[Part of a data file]
________________________

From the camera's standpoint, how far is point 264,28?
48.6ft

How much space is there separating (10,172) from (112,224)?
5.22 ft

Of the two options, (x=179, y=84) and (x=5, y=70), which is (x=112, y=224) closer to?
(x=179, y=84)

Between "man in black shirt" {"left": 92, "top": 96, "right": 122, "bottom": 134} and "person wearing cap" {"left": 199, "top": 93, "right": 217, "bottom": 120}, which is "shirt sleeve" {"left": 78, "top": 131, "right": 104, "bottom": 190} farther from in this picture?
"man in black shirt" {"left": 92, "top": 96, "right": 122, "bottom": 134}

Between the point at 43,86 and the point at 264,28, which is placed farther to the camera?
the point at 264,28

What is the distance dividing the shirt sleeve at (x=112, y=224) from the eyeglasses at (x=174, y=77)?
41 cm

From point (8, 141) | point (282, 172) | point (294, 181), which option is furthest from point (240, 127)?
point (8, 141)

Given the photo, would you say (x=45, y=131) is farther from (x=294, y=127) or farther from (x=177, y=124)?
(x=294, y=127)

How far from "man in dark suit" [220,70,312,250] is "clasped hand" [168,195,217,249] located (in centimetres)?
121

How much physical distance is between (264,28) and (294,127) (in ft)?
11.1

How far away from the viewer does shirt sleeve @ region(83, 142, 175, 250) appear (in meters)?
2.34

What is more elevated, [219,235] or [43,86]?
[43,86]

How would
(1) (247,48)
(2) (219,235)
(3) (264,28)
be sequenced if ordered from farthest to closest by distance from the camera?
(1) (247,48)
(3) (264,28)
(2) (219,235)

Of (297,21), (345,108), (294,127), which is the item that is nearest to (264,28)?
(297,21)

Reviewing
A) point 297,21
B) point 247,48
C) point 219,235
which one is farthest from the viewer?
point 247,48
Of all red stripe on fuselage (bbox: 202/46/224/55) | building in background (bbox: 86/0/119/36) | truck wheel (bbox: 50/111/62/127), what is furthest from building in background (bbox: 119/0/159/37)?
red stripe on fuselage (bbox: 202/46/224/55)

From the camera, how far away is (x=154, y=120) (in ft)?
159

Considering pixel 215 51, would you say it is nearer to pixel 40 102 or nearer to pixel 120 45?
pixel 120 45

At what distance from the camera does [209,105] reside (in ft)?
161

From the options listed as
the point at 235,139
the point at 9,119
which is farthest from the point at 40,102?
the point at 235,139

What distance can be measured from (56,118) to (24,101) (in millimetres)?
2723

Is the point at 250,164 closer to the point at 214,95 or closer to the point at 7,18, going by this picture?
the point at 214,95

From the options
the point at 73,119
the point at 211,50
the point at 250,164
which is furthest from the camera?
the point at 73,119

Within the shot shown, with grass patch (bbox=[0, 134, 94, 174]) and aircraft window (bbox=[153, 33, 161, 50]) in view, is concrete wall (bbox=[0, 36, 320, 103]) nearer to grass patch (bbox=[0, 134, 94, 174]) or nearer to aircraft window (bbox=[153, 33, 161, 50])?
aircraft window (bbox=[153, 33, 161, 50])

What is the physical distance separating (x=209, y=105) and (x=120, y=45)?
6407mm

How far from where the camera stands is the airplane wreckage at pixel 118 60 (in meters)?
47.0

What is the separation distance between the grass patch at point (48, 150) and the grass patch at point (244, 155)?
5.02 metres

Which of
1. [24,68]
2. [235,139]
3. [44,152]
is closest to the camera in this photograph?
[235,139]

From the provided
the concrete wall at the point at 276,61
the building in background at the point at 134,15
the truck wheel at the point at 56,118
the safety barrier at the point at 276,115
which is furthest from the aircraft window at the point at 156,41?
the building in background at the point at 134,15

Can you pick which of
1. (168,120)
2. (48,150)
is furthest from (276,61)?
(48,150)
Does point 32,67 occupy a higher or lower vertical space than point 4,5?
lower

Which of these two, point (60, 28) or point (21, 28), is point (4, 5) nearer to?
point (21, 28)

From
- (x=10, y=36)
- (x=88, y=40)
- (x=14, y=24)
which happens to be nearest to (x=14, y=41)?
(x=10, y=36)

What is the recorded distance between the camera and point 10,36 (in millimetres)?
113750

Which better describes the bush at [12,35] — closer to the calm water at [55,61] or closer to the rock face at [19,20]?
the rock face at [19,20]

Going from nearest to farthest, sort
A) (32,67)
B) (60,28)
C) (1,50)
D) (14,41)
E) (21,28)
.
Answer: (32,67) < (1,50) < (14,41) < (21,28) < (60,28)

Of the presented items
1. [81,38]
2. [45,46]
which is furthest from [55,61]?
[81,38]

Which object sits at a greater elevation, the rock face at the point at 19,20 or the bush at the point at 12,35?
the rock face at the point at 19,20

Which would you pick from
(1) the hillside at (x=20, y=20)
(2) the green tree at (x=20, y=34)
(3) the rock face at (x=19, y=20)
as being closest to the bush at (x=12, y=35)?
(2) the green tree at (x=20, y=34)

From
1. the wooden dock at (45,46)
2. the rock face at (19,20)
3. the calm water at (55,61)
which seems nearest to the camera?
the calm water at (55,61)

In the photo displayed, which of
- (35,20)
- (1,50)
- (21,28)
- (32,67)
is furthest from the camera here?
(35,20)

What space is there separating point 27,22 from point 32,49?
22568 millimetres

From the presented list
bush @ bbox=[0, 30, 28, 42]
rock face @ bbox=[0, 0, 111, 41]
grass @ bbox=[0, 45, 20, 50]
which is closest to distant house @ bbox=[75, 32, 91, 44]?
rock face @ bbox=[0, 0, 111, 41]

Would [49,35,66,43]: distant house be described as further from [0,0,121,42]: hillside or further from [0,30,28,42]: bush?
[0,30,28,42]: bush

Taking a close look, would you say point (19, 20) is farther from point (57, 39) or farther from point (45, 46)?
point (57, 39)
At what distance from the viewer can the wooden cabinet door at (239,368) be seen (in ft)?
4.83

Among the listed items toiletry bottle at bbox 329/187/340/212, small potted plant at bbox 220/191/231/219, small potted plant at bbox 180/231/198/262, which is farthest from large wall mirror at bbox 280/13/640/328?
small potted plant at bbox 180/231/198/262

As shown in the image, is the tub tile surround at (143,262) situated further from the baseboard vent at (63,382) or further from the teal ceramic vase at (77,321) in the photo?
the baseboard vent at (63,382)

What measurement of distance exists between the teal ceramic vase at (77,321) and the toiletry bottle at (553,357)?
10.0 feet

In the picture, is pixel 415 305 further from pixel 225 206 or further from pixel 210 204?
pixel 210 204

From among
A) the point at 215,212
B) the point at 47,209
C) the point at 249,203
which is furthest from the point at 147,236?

________________________

EXERCISE AIM>
Rewrite the records above, changing each occurrence of "farthest" to "most distant" and leaving everything else unchanged.

THE COMPLETED TASK>
From the camera's standpoint, how far is point 264,28?
48.6ft

How much space is there separating (10,172) from (112,224)?
5.22 ft

Of the two options, (x=179, y=84) and (x=5, y=70), which is (x=112, y=224) closer to?
(x=179, y=84)

Between "man in black shirt" {"left": 92, "top": 96, "right": 122, "bottom": 134} and "person wearing cap" {"left": 199, "top": 93, "right": 217, "bottom": 120}, which is "shirt sleeve" {"left": 78, "top": 131, "right": 104, "bottom": 190} farther from in this picture?
"man in black shirt" {"left": 92, "top": 96, "right": 122, "bottom": 134}

Between the point at 43,86 and the point at 264,28, which is placed farther to the camera?
the point at 264,28

What is the distance dividing the shirt sleeve at (x=112, y=224) from the eyeglasses at (x=174, y=77)?
41 cm

From point (8, 141) | point (282, 172) | point (294, 181), which option is furthest from point (240, 127)?
point (8, 141)

Given the photo, would you say (x=45, y=131) is farther from (x=294, y=127) or farther from (x=177, y=124)?
(x=294, y=127)

How far from "man in dark suit" [220,70,312,250] is "clasped hand" [168,195,217,249] located (in centimetres)?
121

How much physical distance is between (264,28) and (294,127) (in ft)?
11.1

How far away from the viewer does shirt sleeve @ region(83, 142, 175, 250) appear (in meters)?
2.34

What is more elevated, [219,235] or [43,86]?
[43,86]

How would
(1) (247,48)
(2) (219,235)
(3) (264,28)
be sequenced if ordered from most distant to closest by distance from the camera?
(1) (247,48)
(3) (264,28)
(2) (219,235)

Of (297,21), (345,108), (294,127), which is the item that is nearest to (264,28)?
(297,21)

Reviewing
A) point 297,21
B) point 247,48
C) point 219,235
which one is most distant from the viewer?
point 247,48
Of all red stripe on fuselage (bbox: 202/46/224/55) | building in background (bbox: 86/0/119/36) | truck wheel (bbox: 50/111/62/127), what is furthest from building in background (bbox: 119/0/159/37)?
red stripe on fuselage (bbox: 202/46/224/55)

From the camera, how far away is (x=154, y=120) (in ft)?
159

Considering pixel 215 51, would you say it is nearer to pixel 40 102 or nearer to pixel 120 45?
pixel 120 45

At what distance from the camera does [209,105] reside (in ft)?
161

From the options listed as
the point at 235,139
the point at 9,119
which is most distant from the point at 40,102?
the point at 235,139

What distance can be measured from (56,118) to (24,101) (in millimetres)?
2723

Is the point at 250,164 closer to the point at 214,95 or closer to the point at 7,18, going by this picture?
the point at 214,95

From the options
the point at 73,119
the point at 211,50
the point at 250,164
which is furthest from the camera?
the point at 73,119

Within the shot shown, with grass patch (bbox=[0, 134, 94, 174]) and aircraft window (bbox=[153, 33, 161, 50]) in view, is concrete wall (bbox=[0, 36, 320, 103]) nearer to grass patch (bbox=[0, 134, 94, 174]) or nearer to aircraft window (bbox=[153, 33, 161, 50])?
aircraft window (bbox=[153, 33, 161, 50])

What is the physical distance separating (x=209, y=105) and (x=120, y=45)?
6407mm

How far from where the camera stands is the airplane wreckage at pixel 118 60 (in meters)?
47.0

What is the separation distance between the grass patch at point (48, 150) and the grass patch at point (244, 155)?
5.02 metres

Which of
1. [24,68]
2. [235,139]
3. [44,152]
is closest to the camera in this photograph?
[235,139]

From the provided
the concrete wall at the point at 276,61
the building in background at the point at 134,15
the truck wheel at the point at 56,118
the safety barrier at the point at 276,115
which is furthest from the aircraft window at the point at 156,41?
the building in background at the point at 134,15

Can you pick which of
1. (168,120)
2. (48,150)
is furthest from (276,61)?
(48,150)
Does point 32,67 occupy a higher or lower vertical space than point 4,5?
lower

Which of these two, point (60, 28) or point (21, 28), is point (4, 5) nearer to?
point (21, 28)

From
- (x=10, y=36)
- (x=88, y=40)
- (x=14, y=24)
which happens to be nearest to (x=14, y=41)?
(x=10, y=36)

What is the recorded distance between the camera and point 10,36 (in millimetres)?
113750

Which better describes the bush at [12,35] — closer to the calm water at [55,61] or closer to the rock face at [19,20]?
the rock face at [19,20]

Going from nearest to most distant, sort
A) (32,67)
B) (60,28)
C) (1,50)
D) (14,41)
E) (21,28)
.
Answer: (32,67) < (1,50) < (14,41) < (21,28) < (60,28)

Of the presented items
1. [81,38]
2. [45,46]
which is furthest from [55,61]?
[81,38]

Which object sits at a greater elevation, the rock face at the point at 19,20 or the bush at the point at 12,35?
the rock face at the point at 19,20

Which would you pick from
(1) the hillside at (x=20, y=20)
(2) the green tree at (x=20, y=34)
(3) the rock face at (x=19, y=20)
as being closest to the bush at (x=12, y=35)?
(2) the green tree at (x=20, y=34)

From
1. the wooden dock at (45,46)
2. the rock face at (19,20)
3. the calm water at (55,61)
which seems nearest to the camera?
the calm water at (55,61)

In the photo displayed, which of
- (35,20)
- (1,50)
- (21,28)
- (32,67)
is furthest from the camera here?
(35,20)

What space is there separating point 27,22 from point 32,49?
22568 millimetres

From the presented list
bush @ bbox=[0, 30, 28, 42]
rock face @ bbox=[0, 0, 111, 41]
grass @ bbox=[0, 45, 20, 50]
which is closest to distant house @ bbox=[75, 32, 91, 44]?
rock face @ bbox=[0, 0, 111, 41]

Would [49,35,66,43]: distant house be described as further from [0,0,121,42]: hillside or further from [0,30,28,42]: bush?
[0,30,28,42]: bush

Taking a close look, would you say point (19, 20) is farther from point (57, 39) or farther from point (45, 46)?
point (57, 39)
At what distance from the viewer can the wooden cabinet door at (239,368) be seen (in ft)?
4.83

Among the listed items toiletry bottle at bbox 329/187/340/212, small potted plant at bbox 220/191/231/219, small potted plant at bbox 180/231/198/262, which is most distant from large wall mirror at bbox 280/13/640/328?
small potted plant at bbox 180/231/198/262

As shown in the image, is the tub tile surround at (143,262) situated further from the baseboard vent at (63,382) or further from the teal ceramic vase at (77,321) in the photo?
the baseboard vent at (63,382)

What measurement of distance exists between the teal ceramic vase at (77,321) and the toiletry bottle at (553,357)?
10.0 feet

In the picture, is pixel 415 305 further from pixel 225 206 or further from pixel 210 204?
pixel 210 204

From among
A) the point at 215,212
B) the point at 47,209
C) the point at 249,203
which is furthest from the point at 147,236?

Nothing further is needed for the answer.